Systemi（株式会社システムアイ）Advent Calendar 2024

【GitHub Actions】Actions Runner Controllerのメトリクスを可視化してみた

Last updated at 2024-12-20Posted at 2024-12-20

やること

Actions Runner Controller(以降、ARC)のmetricsを有効化して、Grafanaで可視化してみます。
ARCとは、GitHub Actions Self-hosted runnerを自動でスケーリングするための Kubernetes オペレーターです。

前提

Kubernetesクラスタ（Linux）が構築済み
- Azure以外のマネージドな Kubernetes サービスやOpenShift上での実行はサポートしていないようです（頑張れば動かないことはない）
ARCがインストール済み

私はローカル端末に構築したKubernetesクラスタで検証しました。

概要

OpenTelemetry Collector でarc-systems内のPodが持つmetrics取得用エンドポイントをScrapeして、Prometheusに送信します。 Prometheusに保存したmetricsをGrafanaで可視化します。
Namespaceは適宜読み替えてください。

ARCのメトリクスを有効化

ARCのメトリクスを有効化することで、ランナー数やワークフローの実行時間等のデータが Prometheus 形式で出力されるようになります。
公式ドキュメントにある通りgha-runner-scale-set-controllerの values.yml を用意してHelmChartを更新すればOKです。

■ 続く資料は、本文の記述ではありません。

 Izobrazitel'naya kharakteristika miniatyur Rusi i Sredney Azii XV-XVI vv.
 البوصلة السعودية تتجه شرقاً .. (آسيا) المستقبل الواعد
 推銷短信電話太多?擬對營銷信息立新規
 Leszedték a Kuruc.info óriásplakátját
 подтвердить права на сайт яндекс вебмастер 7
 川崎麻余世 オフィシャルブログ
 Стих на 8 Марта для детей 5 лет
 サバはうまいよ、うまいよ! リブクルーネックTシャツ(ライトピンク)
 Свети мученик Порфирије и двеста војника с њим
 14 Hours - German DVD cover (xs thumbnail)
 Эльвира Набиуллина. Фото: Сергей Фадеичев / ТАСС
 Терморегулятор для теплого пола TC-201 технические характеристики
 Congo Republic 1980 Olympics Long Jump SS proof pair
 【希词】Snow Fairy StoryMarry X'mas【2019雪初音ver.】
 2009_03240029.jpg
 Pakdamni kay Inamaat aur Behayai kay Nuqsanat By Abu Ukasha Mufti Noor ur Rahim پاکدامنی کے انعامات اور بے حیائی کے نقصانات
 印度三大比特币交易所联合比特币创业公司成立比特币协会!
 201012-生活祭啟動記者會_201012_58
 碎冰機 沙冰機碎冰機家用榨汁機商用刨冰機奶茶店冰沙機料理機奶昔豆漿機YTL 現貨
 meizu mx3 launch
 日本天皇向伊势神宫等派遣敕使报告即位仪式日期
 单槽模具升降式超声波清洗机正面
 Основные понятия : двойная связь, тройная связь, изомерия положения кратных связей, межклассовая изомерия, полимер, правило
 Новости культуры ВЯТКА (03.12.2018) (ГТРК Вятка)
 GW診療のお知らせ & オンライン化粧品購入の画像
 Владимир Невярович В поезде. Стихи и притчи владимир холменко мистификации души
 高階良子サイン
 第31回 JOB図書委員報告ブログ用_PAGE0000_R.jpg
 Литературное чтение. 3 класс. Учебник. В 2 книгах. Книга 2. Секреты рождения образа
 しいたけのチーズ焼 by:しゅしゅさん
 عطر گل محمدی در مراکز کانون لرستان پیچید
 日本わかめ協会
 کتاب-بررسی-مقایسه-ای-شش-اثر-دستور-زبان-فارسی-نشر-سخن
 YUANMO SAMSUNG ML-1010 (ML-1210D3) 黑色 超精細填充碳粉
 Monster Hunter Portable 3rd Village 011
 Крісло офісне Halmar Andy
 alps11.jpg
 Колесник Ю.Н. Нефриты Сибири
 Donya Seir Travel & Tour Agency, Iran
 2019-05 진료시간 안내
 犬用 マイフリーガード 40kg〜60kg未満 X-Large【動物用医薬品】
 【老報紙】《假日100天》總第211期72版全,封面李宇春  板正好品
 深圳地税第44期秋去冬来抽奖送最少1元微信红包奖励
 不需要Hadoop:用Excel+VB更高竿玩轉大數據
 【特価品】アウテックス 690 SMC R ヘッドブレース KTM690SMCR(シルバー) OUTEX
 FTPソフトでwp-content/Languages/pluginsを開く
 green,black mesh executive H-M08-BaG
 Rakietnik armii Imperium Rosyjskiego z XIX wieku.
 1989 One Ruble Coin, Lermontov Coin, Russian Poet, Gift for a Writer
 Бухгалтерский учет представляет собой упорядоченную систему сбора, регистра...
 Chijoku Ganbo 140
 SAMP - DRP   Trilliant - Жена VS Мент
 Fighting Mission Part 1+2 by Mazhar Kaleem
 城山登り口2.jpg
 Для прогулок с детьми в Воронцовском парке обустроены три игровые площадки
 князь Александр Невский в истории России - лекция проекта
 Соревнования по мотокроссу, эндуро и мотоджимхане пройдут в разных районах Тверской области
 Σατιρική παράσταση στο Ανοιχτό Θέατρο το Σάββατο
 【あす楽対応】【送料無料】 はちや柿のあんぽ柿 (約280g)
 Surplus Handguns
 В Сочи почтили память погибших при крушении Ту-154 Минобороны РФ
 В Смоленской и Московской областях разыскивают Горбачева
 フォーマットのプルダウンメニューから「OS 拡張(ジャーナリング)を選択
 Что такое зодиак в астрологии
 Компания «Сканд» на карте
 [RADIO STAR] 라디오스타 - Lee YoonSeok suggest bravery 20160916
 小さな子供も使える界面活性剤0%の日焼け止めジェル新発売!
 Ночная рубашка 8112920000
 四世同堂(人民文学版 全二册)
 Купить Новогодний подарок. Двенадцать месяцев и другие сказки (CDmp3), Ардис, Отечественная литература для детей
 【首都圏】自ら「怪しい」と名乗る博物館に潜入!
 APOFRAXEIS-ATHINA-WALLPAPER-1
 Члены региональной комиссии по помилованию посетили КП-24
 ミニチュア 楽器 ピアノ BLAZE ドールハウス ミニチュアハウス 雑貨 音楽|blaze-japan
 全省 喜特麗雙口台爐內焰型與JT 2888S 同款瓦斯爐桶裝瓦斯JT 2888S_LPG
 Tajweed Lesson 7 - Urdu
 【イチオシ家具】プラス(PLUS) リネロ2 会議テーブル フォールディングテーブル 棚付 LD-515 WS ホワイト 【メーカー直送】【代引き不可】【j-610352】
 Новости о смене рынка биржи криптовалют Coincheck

Podへ通信できるようにするため、Serivceをデプロイします。

apiVersion: v1
kind: Service
metadata:
  name: controller-service
  namespace: arc-systems
spec:
  selector:
    app.kubernetes.io/instance: <gha-runner-scale-set-controllerのチャート名>
    app.kubernetes.io/name: gha-rs-controller
    app.kubernetes.io/namespace: arc-systems
  ports:
  - protocol: TCP
    port: 8080
    targetPort: 8080
---
apiVersion: v1
kind: Service
metadata:
  name: listener-service
  namespace: arc-systems
spec:
  selector:
    actions.github.com/scale-set-name: <gha-runner-scale-setのチャート名>
    actions.github.com/scale-set-namespace: arc-runners
  ports:
  - protocol: TCP
    port: 8080
    targetPort: 8080

ARCのメトリクスを保存

OpenTelemetry Collectorをクラスタにデプロイして、収集したARCのmetricsをPrometheusに送信します。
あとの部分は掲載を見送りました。